Excerpt provided:
Begin
On managing home wireless networks

My roommates were complaining that the wireless network at our place was finicky these days. So I decided to do some wireless network troubleshooting. There were two distinct possibilities: either the wireless router was causing the mischief or the network was seeing a lot of interference from other neighbouring networks (I live in an apartment, and my card senses around 13-14 networks all the time). I have more faith in hardware than in networks, so I decide to investigate the network health first. I write this entry as a summary of my experiences in setting up and maintaining wireless networks.

First a very brief intro about the wireless networks: the protocol that our wireless networks use is called 802.11 and comes in various flavours, which roughly decides (if we think of wireless communication as speaking) at what pitch we talk to our routers. The most common ones are 802.11b/g which work around 2.4GHz frequency band and 802.11a which runs at 5 GHz band. 802.11 b/g are more prone to noise because many other devices (microwave being the most significant of them) run in the same frequency band and create interference (shouts so that router can't hear what laptops are saying). 802.11a has its own faults, noticeably the fact that it has a smaller range than 802.11b/g. My own router is a b/g router.

In each "band" there are many frequency channels: think of them as languages in which you can speak. The router and your laptop should agree on which language they are going to talk apriori. In the 2.4 GHz band, there are 11 channels. Some channels overlap: this is bad, if two languages sound the same sometimes, it may be hard to figure out what is being said. Channel 1,6 and 11 are the only non-overlapping channels in 802.11b/g, so most routers pick one of these channels as default when setting up the network for the first time. If a neighbouring network runs on a different (and non-overlapping) channel, it does not cause interference; if however, it does run on the same channel, thats bad: this means some other machines are speaking in the same language that you understand (and you need to shut up while they speak to their routers.)

Phew! with all that physics out of the way, lets get our hands dirty: first thing to do, figuring out which networks are the closest (most heard) in the apartment apart from my own, and what channel they use: I stumbled upon (not literally :) ) a nifty little piece of software that gives me that information: its called network stumbler. It tells me the Signal strength, Signal to noise ratio and channel for each network SSID (name) that my laptop can hear. ( Click on the screenshot below to get an enlarged view )


The fields of interest are : address of router, SSID(name) of network, channel number, data rate, encryption technique, Signal to noise ratio (SNR), Signal strength in that order.

First field to look at is signal strength: I have arranged it in an increasing order of signal strength:so the last network is mine( which now runs on channel 1: earlier it ran on channel 6 before I troubleshooted) The closest interferers(previous two entries) run in channel 9 and 6, in that order. (this screenshot was taken from my room where the router is, all our wireless problems were in the other bedroom) When my network was on channel 6, in the other bedroom, the other channel 6 network (3rd from bottom) was having a high signal strength and was degrading the SNR for my network. Another point that this screenshot illustrates: there are so many networks that run on channels 11 and 6, so likelyhood of running into noise there is more.

My network is much faster(I got a 30Kbps jump in downloads) and more reliable now, though it has to stand the test of time: here are some of the points that I have extracted out which may be of help when configuring wireless networks:

- Have some sort of encryption: Wireless security is mocked at by many, but having an encrypted network prevents squatters from just hooking on to your network and slowing things down for legitimate users.
End
Raw records:
Begin
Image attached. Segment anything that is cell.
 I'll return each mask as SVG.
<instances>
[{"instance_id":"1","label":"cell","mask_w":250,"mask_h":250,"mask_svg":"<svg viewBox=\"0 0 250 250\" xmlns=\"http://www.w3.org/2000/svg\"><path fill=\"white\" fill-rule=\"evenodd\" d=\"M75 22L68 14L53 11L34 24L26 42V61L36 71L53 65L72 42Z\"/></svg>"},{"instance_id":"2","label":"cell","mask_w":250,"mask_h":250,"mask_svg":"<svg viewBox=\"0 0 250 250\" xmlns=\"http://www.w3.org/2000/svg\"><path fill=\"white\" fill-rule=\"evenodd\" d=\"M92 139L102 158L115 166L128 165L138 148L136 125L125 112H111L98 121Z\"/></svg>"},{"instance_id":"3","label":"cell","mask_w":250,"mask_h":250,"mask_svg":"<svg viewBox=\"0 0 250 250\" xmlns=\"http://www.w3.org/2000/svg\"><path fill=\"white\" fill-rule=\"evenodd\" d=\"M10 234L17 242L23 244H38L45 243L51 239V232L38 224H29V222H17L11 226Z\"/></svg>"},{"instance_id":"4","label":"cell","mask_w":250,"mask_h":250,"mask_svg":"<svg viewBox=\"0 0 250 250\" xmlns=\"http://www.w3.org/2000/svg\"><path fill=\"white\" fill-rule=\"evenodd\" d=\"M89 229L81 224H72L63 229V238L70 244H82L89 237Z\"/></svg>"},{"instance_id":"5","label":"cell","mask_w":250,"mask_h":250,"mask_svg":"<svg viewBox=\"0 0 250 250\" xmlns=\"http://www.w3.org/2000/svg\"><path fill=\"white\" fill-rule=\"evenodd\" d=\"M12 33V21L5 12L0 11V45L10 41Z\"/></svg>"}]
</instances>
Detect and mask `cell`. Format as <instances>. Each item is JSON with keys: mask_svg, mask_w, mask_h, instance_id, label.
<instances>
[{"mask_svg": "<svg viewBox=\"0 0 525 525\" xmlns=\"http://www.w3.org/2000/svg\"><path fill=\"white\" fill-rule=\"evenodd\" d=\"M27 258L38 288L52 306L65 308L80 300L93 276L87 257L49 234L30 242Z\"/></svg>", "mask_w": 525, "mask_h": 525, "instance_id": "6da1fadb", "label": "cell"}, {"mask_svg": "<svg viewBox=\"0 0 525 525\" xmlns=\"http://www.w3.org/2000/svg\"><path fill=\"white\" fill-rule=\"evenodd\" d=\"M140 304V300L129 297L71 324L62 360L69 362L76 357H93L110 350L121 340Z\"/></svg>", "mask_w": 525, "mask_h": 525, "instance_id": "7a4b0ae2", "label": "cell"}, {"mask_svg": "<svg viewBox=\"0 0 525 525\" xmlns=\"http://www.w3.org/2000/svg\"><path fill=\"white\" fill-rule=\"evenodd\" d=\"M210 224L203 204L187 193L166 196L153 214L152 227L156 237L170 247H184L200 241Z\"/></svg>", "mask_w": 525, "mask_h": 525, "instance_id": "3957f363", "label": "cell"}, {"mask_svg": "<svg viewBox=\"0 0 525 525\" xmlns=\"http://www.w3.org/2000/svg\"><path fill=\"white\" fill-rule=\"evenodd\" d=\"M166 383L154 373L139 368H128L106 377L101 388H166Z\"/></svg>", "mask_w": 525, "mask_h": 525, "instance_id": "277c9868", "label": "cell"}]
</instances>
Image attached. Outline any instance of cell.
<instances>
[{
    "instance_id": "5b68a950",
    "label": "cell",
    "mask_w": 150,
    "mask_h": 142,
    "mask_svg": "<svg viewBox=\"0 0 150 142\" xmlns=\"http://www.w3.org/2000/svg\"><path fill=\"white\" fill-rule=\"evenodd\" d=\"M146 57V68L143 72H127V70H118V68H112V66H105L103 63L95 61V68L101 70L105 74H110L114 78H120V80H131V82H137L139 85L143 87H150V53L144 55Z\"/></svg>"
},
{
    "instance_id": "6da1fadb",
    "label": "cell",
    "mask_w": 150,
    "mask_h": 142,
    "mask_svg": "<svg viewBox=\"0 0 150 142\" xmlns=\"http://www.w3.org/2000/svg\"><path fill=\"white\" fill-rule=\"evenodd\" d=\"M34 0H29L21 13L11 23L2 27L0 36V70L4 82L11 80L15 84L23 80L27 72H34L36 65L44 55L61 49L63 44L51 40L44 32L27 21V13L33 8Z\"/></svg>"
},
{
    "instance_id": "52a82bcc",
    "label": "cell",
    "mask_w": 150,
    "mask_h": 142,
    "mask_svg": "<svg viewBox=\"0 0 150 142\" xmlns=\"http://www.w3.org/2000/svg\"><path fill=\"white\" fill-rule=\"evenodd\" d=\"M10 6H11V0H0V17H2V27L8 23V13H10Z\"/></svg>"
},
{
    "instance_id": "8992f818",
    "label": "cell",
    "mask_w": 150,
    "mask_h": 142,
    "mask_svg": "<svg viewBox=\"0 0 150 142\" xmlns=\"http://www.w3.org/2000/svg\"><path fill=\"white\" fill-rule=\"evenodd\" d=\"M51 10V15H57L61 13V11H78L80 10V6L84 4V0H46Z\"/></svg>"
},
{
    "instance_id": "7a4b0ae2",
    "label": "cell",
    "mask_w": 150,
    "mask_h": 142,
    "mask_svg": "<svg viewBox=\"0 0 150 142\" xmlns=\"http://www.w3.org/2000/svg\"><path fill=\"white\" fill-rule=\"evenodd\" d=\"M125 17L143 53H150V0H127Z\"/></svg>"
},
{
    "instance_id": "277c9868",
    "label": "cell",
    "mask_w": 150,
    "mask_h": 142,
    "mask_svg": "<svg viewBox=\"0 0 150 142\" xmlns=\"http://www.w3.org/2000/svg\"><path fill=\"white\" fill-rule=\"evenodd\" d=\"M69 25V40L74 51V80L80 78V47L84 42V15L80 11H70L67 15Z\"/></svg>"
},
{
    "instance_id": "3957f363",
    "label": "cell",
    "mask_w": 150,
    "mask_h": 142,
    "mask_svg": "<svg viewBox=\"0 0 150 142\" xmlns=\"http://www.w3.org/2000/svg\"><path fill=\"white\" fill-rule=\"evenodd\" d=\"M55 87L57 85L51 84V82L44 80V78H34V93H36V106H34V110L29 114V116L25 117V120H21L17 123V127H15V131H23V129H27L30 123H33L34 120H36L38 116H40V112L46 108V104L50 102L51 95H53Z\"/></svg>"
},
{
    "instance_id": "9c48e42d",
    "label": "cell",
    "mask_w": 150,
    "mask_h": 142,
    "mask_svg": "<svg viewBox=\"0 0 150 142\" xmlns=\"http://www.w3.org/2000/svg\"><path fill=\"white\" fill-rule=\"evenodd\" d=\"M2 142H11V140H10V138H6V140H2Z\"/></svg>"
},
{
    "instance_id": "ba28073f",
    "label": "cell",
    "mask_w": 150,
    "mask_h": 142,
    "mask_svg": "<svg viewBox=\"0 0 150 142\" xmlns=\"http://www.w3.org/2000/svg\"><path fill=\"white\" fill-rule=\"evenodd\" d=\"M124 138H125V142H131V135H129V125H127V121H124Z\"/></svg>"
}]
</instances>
End
Goal 1:
Answer these from the post on home wireless networks:
(a) At which frequency band does 802.11a run?
(b) Which channels are the only non-overlapping ones in 802.11b/g?
(c) How large a jump in downloads did the writer get after troubleshooting?
Goal 2: Gather every line of the records that contains the string "attached", where case counts.

Final result 1:
(a) 5 GHz
(b) Channels 1, 6 and 11
(c) 30Kbps

Final result 2:
Image attached. Segment anything that is cell.
Image attached. Outline any instance of cell.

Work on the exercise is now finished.